Data entries extracted:

[START]

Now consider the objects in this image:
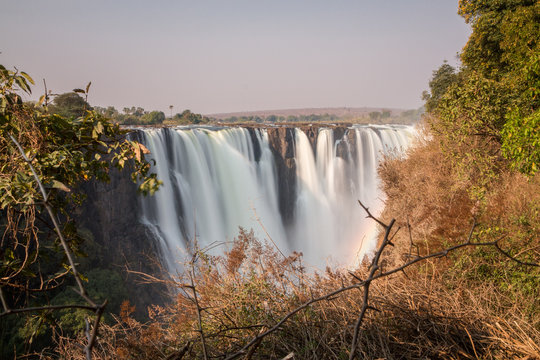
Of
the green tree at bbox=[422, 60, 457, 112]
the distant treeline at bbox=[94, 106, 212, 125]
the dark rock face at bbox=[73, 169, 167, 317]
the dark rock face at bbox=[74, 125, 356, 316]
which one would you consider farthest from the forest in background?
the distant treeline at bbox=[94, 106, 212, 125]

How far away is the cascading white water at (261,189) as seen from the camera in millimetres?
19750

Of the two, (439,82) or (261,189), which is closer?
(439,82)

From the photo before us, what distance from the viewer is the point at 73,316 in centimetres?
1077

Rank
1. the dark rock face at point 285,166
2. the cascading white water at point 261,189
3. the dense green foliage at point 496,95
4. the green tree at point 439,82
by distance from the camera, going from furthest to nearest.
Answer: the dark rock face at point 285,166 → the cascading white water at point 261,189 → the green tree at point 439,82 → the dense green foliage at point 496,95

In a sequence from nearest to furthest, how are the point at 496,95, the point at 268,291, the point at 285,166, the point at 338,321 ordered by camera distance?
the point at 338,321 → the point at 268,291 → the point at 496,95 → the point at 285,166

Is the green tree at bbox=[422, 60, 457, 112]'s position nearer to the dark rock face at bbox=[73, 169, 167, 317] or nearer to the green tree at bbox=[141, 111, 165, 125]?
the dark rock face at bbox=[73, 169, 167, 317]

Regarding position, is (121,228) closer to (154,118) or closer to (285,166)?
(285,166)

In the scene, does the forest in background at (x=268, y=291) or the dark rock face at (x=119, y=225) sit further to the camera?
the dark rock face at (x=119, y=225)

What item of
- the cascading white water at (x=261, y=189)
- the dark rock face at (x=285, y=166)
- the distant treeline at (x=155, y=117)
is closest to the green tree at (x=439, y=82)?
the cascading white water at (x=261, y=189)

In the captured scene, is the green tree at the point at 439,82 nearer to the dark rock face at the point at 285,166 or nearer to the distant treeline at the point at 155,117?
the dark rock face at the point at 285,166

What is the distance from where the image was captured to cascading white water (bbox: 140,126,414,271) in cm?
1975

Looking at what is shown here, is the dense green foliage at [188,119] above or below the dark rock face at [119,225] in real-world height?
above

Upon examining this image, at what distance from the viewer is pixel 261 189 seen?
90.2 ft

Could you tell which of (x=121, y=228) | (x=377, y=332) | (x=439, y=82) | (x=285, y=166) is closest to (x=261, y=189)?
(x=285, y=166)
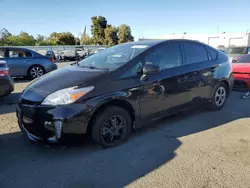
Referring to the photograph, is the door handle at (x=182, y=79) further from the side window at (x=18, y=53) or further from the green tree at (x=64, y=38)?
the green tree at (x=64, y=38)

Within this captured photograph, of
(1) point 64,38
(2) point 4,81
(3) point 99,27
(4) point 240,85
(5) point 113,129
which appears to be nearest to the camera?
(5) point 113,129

[END]

Challenge.
Quote all of the entries above word for word, leaving out the pictures.

Written answer.
Now consider the objects in this image:
Of
the green tree at bbox=[422, 60, 457, 112]
the distant treeline at bbox=[94, 106, 212, 125]
the dark rock face at bbox=[73, 169, 167, 317]
the dark rock face at bbox=[74, 125, 356, 316]
which one would you consider farthest from the forest in background?
the distant treeline at bbox=[94, 106, 212, 125]

How far away is the cascading white water at (261,189) as seen from the camera in millimetres?
19750

Of the two, (439,82) or (261,189), which is closer?
(439,82)

From the photo before us, what distance from the viewer is the point at 73,316 in centimetres?
1077

Rank
1. the dark rock face at point 285,166
2. the cascading white water at point 261,189
3. the dense green foliage at point 496,95
4. the green tree at point 439,82
by distance from the camera, going from furthest to nearest.
Answer: the dark rock face at point 285,166 → the cascading white water at point 261,189 → the green tree at point 439,82 → the dense green foliage at point 496,95

In a sequence from nearest to furthest, how are the point at 496,95, the point at 268,291, the point at 285,166, the point at 338,321 ordered by camera distance?
the point at 338,321 → the point at 268,291 → the point at 496,95 → the point at 285,166

Is the green tree at bbox=[422, 60, 457, 112]'s position nearer to the dark rock face at bbox=[73, 169, 167, 317] or nearer to the green tree at bbox=[141, 111, 165, 125]?
the dark rock face at bbox=[73, 169, 167, 317]

Regarding position, is (121,228) closer to (154,118) or closer to (285,166)?
(285,166)

In the scene, does the forest in background at (x=268, y=291) or the dark rock face at (x=119, y=225) sit further to the camera?
the dark rock face at (x=119, y=225)

What item of
- the cascading white water at (x=261, y=189)
- the dark rock face at (x=285, y=166)
- the distant treeline at (x=155, y=117)
is closest to the green tree at (x=439, y=82)?
the cascading white water at (x=261, y=189)

In the captured scene, is the green tree at the point at 439,82 nearer to the dark rock face at the point at 285,166 or nearer to the distant treeline at the point at 155,117?
the dark rock face at the point at 285,166

What is the distance from where the image was captured to cascading white water (bbox: 140,126,414,271) in cm?
1975

Looking at what is shown here, is the dense green foliage at [188,119] above or below the dark rock face at [119,225] in real-world height?
above

Upon examining this image, at what distance from the viewer is pixel 261 189 seen?
90.2 ft

Could you tell which of (x=121, y=228) | (x=377, y=332) | (x=439, y=82) | (x=285, y=166) is closest to (x=261, y=189)?
(x=285, y=166)
Referring to the photograph, is the door handle at (x=182, y=79) further from the side window at (x=18, y=53) or further from the green tree at (x=64, y=38)?
the green tree at (x=64, y=38)

Within this captured photograph, of
(1) point 64,38
(2) point 4,81
(3) point 99,27
(4) point 240,85
(5) point 113,129
which appears to be nearest to the camera?
(5) point 113,129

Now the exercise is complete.